THE EDITED PRESS RELEASE: “Asbury Park is the reason. The languid beach community in New Jersey has long been a port-of-call for many a disaffected musician — from Bruce Springsteen at The Stone Pony to countless punk and hardcore festivals at Asbury Lanes and Convention Hall. Against this backdrop of rock and punk history come Beach Rats.
“I had moved to Asbury Park,” recounts guitarist Brian Baker. “And it turned out that Pete (Steinkopf) and Bryan (Kienlen) from the Bouncing Souls were sniffing around and had the idea to do a fun side-band with Ari Katz from Lifetime. They had recently played together at a memorial for Dave Franklin (Vision frontman, R.I.P.) and had a blast. That was the foundation of it. Like most of my career, I walked into a pre-existing situation, ready to go. They were talking about it and I was immediately like, ‘I want to be in a band! Bands are great, let’s go!”
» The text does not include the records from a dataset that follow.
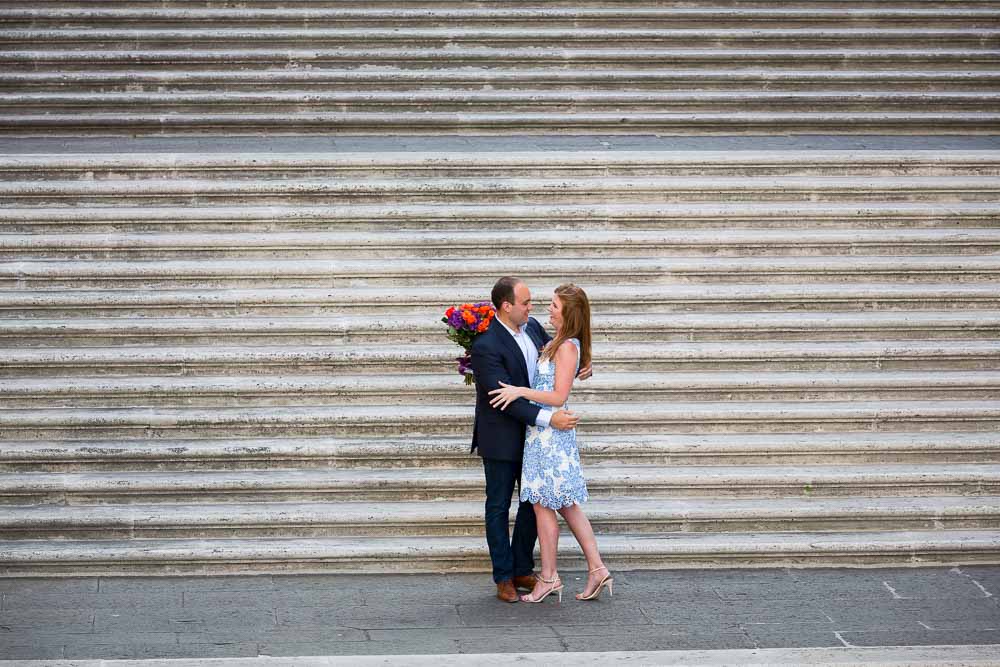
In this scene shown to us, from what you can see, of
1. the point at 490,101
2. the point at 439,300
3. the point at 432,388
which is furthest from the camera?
the point at 490,101

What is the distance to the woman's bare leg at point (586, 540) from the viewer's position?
707 cm

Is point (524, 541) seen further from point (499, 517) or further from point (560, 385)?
point (560, 385)

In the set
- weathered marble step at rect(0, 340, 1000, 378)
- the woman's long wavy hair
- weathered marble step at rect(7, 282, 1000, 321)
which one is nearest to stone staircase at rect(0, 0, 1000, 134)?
weathered marble step at rect(7, 282, 1000, 321)

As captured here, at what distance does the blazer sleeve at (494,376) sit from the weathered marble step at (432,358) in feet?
6.30

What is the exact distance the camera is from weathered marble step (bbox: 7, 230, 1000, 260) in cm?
953

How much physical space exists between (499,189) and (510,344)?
3.22 meters

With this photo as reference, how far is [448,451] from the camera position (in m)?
8.31

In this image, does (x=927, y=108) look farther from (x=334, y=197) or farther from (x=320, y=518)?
(x=320, y=518)

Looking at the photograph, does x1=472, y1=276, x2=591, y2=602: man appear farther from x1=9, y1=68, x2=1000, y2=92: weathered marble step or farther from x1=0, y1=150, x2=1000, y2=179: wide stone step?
x1=9, y1=68, x2=1000, y2=92: weathered marble step

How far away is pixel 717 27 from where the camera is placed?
41.9 feet

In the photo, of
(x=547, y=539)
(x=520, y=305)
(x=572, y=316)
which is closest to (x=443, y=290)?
(x=520, y=305)

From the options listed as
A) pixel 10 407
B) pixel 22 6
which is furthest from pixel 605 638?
pixel 22 6

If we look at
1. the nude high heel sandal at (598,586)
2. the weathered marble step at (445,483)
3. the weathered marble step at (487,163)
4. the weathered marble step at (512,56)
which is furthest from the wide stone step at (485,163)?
the nude high heel sandal at (598,586)

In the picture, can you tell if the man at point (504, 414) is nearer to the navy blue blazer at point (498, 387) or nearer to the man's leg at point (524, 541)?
the navy blue blazer at point (498, 387)
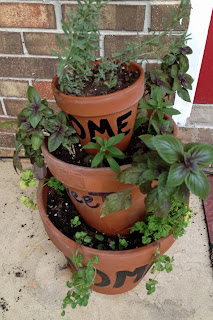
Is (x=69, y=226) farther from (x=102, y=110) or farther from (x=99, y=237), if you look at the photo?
(x=102, y=110)

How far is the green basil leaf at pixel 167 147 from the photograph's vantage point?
771 mm

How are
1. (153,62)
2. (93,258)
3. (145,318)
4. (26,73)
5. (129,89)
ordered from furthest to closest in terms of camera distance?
(26,73) → (153,62) → (145,318) → (93,258) → (129,89)

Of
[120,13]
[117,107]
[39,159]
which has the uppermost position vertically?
[120,13]

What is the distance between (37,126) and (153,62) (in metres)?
0.68

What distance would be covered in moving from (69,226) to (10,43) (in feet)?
2.96

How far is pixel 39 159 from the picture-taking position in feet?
3.69

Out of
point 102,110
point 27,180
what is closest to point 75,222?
point 27,180

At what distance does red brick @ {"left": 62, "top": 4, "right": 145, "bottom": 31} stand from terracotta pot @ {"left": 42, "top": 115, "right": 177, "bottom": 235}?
0.52 m

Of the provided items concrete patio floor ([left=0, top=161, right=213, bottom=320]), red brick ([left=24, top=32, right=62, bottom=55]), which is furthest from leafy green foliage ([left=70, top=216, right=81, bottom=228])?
red brick ([left=24, top=32, right=62, bottom=55])

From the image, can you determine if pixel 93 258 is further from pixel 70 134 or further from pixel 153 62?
pixel 153 62

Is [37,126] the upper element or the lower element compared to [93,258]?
upper

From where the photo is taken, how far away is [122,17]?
1.25m

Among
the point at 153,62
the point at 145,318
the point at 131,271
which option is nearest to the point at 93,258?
the point at 131,271

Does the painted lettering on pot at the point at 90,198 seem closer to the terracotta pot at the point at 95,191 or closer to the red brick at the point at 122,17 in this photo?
the terracotta pot at the point at 95,191
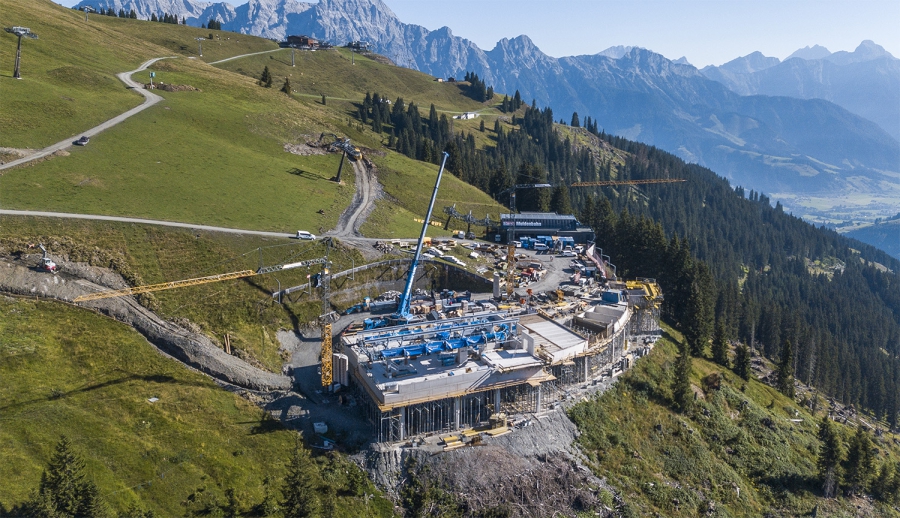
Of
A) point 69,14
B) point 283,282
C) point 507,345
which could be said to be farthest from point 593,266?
point 69,14

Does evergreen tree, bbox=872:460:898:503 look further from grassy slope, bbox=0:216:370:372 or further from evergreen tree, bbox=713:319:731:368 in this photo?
grassy slope, bbox=0:216:370:372

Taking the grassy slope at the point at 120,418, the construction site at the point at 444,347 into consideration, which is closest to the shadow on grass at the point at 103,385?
the grassy slope at the point at 120,418

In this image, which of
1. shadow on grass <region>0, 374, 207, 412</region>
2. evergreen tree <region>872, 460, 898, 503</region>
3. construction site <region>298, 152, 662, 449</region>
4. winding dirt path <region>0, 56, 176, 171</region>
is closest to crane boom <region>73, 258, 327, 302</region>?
construction site <region>298, 152, 662, 449</region>

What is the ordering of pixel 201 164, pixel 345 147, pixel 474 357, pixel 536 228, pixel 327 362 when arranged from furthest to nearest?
pixel 536 228 < pixel 345 147 < pixel 201 164 < pixel 474 357 < pixel 327 362

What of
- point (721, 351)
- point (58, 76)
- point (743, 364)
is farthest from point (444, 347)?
point (58, 76)

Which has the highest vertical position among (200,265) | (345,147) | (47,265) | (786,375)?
(345,147)

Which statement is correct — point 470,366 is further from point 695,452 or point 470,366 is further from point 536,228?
point 536,228

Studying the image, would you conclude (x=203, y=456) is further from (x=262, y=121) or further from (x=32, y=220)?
(x=262, y=121)
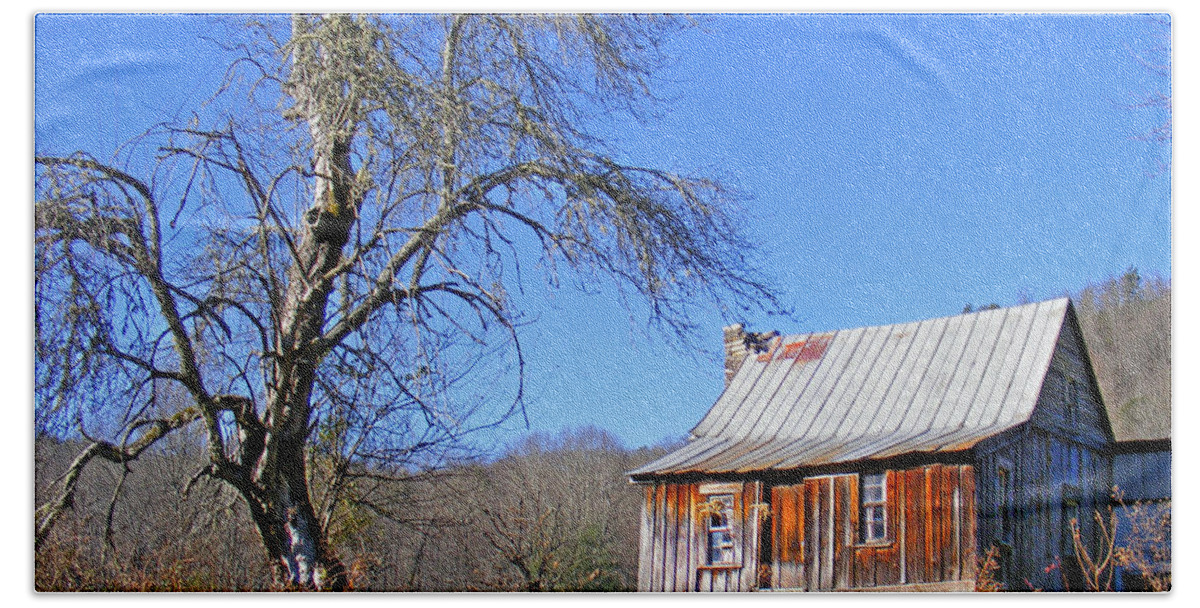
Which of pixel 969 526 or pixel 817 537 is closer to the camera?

With a membership that includes four impossible-to-avoid New Jersey punk stalwarts (rounded out by Danny Windas, AKA “Dubs” on drums) and Baker, an architect of American hardcore, the common denominator for Beach Rats was simple. “We all live at the beach and everybody goes to the beach when they’re not working,” says Brian. “There’s a vibe. Being a year-round beach person, seeing the town empty out at the end of summer, there’s definitely a bond. We all see each other all the time. We’re friends and we enjoy getting together and creating stuff on the fly.”
“It’s a mix of the Jersey Shore thing and a bunch of guys that can endlessly create ’80s hardcore riffs because we were there,” states Bryan Kienlen. “You’re gonna get authentic punk and hardcore from Beach Rats because we are all from the ’80s. It’s literally taking it back to some of our biggest influences like Negative Approach and Poison Idea, And of course, Minor Threat.”
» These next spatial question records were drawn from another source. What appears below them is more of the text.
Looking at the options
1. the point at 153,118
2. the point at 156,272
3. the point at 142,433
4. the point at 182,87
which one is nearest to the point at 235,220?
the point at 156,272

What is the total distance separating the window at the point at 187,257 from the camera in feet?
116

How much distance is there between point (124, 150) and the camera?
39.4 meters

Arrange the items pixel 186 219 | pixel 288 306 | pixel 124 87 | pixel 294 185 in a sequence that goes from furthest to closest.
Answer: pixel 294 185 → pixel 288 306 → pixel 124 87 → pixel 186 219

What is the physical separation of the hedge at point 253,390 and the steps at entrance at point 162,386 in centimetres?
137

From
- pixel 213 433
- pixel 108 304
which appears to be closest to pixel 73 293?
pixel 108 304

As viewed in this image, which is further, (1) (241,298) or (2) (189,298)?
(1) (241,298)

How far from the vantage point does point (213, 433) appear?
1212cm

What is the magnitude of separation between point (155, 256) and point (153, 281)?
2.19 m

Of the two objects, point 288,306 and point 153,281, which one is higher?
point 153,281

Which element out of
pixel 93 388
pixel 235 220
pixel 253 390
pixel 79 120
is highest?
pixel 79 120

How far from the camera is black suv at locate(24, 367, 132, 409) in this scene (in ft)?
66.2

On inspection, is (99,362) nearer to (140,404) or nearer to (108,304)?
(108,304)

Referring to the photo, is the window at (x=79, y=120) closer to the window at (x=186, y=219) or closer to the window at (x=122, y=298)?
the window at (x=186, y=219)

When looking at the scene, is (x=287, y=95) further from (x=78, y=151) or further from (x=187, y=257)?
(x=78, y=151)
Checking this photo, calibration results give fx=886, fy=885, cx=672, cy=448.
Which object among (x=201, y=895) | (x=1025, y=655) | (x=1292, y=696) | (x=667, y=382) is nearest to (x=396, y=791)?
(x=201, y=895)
For Baker, largely known for his two-decade-plus stint in Los Angeles punk institution Bad Religion, as well as a career that reaches back to his teenage years in Minor Threat, the goal was simple. “We were going to write songs like we did before we knew how to write songs,” he explains. “You get into a practice room with no agenda and you start fucking around and a chord progression becomes the verse. Then comes the chorus, the breakdown. Then, maybe a weird part. That’s it. For me and the Souls guys, the idea is to write and play like we did when we were kids.”
“The coolest part about Beach Rats is that we’re guys in our late 40s and early 50s writing songs with the same spirit we had as teenagers,” adds Pete Steinkopf. “No one’s ideas are more important than anyone else’s. Whoever has the coolest idea first starts the song. Then, whoever has the second-coolest idea gets the next part and then the song is done.”
It was with that sense of wanderlust and complete spontaneity, Beach Rats recorded their 2018 EP Wasted Time at Asbury’s Lakehouse Studios. They plugged in and were done in a matter of hours. “We set up and played together with Ari in the booth singing what ended up being keeper tracks,” Baker recounts of Beach Rats’ inaugural recording session and raison d’ etre. “There’s no point in laboring over this shit — just get going.” It was that same energy that marked the handful of 15-minute-tops, five-song live sets that Beach Rats were able to charge through between Bouncing Souls and Bad Religion commitments and the world clampdown of 2020 and Covid-19.
Flash-forward to 2021 and the recording of Beach Rats’ first full-length album and Epitaph debut, Rat Beat. Tracked by Eric Bennett at Lakehouse in one day, its 12 blasts of unkempt energy and roughshod melody from some of punk’s most accomplished players. “We had the luxury of time — and I’m lucky that I have a pretty big basement,” Baker recounts. “The only thing we could actually do was rehearse. We’d go down in the basement, put on masks, open the windows and we could play — within CDC guidelines! We couldn’t go to dinner at each other’s houses but we could practice.”
From the kickoff of Bikes Out and Dress for Sick Sesh to the roughshod melodicism of Clorox Boys or Heavy Conversation, Rat Beat is an in-the moment snapshot of the five members’ distinct styles with no self-editing or second guessing. “The song Summer’s End’sums up a lot of what was going on for us when we were recording,” admits Katz. “It was the end of the season which coincided with a lot of things that were ending in my life. It was fun to weave in that kind of imagery. Closing the beach, the town, switching over from the summer people to the faces you see in the winter and how that mirrors what was going on personally. In that sort of in-the-moment-ness of Beach Rats, there’s an undeniable honesty.”
Don’t call it an all-star band or have any illusion that Beach Rats is anything more than five punk rock lifers in an Asbury Park basement making a riot of their own. “It’s loose, it’s imperfect, don’t overthink it,” says Baker. “It’s the experience of doing it. The time travel, that’s what it’s about.”